Excerpt from a dataset
--- begin ---
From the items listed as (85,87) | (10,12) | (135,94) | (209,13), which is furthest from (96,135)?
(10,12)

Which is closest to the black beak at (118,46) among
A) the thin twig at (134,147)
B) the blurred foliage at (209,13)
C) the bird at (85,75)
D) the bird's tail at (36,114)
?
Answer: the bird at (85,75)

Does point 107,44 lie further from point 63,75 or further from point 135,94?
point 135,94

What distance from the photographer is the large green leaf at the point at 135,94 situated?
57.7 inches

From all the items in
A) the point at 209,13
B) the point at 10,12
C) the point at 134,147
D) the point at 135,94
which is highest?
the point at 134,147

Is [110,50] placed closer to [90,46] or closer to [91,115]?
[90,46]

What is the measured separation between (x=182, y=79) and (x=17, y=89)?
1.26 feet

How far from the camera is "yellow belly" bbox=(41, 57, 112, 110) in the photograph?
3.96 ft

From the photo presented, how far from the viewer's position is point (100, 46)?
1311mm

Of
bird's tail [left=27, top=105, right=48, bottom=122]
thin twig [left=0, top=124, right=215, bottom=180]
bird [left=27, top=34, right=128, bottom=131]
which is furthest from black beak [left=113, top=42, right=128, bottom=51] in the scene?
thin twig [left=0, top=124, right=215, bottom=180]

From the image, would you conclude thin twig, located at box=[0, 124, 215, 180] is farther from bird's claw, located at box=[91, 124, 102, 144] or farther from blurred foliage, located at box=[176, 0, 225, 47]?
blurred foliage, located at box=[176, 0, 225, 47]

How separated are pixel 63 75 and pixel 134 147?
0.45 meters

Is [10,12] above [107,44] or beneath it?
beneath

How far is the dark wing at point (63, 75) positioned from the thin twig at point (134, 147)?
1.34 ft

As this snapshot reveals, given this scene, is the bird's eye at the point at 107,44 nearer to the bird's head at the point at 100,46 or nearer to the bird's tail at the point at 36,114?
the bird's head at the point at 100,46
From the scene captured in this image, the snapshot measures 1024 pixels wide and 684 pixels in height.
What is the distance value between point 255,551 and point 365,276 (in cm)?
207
--- end ---
--- begin ---
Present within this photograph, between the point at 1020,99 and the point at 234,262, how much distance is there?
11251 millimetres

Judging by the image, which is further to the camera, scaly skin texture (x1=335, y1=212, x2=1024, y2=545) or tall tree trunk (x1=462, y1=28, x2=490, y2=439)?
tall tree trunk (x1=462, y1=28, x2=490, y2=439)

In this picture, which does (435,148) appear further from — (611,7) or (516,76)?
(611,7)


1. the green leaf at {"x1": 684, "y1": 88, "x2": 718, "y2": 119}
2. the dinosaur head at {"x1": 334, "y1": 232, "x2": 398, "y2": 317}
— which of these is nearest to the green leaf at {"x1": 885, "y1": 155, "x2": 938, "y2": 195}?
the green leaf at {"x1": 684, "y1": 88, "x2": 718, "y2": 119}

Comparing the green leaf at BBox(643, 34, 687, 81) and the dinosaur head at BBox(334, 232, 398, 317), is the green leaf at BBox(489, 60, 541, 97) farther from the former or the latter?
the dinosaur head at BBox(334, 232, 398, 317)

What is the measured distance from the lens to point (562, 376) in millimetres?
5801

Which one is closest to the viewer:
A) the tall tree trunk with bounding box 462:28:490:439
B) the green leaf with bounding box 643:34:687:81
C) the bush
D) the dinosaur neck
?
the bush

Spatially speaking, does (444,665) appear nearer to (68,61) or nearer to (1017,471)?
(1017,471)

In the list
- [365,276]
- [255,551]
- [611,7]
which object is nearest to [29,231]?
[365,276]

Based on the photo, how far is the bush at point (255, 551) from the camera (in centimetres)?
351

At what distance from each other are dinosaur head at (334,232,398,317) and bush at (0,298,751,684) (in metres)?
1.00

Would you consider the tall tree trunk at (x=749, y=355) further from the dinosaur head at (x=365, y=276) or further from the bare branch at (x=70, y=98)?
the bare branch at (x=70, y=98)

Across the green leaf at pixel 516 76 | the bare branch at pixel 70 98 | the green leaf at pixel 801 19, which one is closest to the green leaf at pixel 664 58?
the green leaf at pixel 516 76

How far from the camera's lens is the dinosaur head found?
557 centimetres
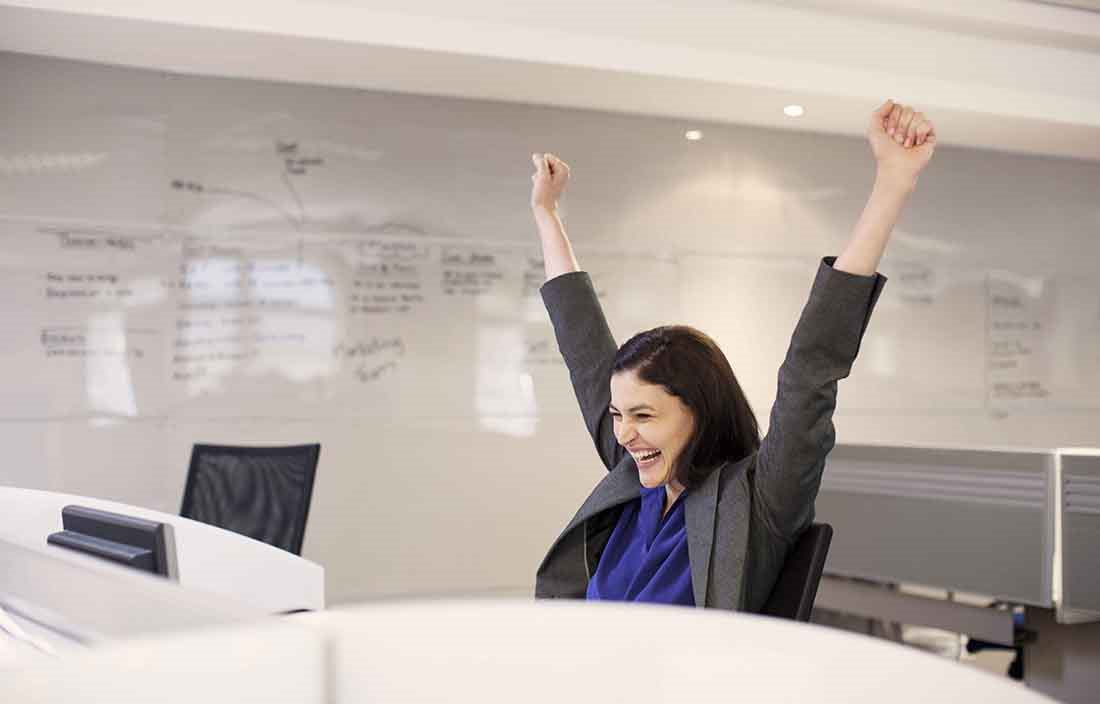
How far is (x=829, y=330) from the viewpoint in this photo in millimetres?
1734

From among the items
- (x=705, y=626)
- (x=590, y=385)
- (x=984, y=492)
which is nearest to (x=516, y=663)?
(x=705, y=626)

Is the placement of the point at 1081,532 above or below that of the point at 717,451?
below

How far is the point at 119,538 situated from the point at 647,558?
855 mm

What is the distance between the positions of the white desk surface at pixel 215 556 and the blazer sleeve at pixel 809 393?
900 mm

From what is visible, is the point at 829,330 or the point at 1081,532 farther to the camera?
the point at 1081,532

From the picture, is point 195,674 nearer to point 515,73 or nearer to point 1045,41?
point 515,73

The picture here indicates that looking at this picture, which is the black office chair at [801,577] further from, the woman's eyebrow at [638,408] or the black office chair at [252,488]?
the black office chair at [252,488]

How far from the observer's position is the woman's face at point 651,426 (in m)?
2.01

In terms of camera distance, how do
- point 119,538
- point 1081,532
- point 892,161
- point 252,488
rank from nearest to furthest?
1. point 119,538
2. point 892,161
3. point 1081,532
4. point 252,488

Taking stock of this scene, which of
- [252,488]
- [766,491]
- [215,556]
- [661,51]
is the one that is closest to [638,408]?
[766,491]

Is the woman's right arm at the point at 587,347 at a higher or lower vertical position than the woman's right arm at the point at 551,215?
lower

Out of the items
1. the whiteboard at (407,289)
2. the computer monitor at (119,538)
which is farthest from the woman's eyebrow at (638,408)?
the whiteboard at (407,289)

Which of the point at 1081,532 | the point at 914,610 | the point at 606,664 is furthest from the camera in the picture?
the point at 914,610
--- end ---
### Instructions to follow
Report each line of the rows above that contains the word "furthest".

### Full output
From the items listed as (85,87) | (10,12) | (135,94) | (209,13), which is furthest from (96,135)?
which is furthest from black beak [left=113, top=42, right=128, bottom=51] in the scene?
rank from nearest to furthest?
Which of the point at 1081,532 | the point at 914,610 | the point at 606,664 is furthest from the camera in the picture?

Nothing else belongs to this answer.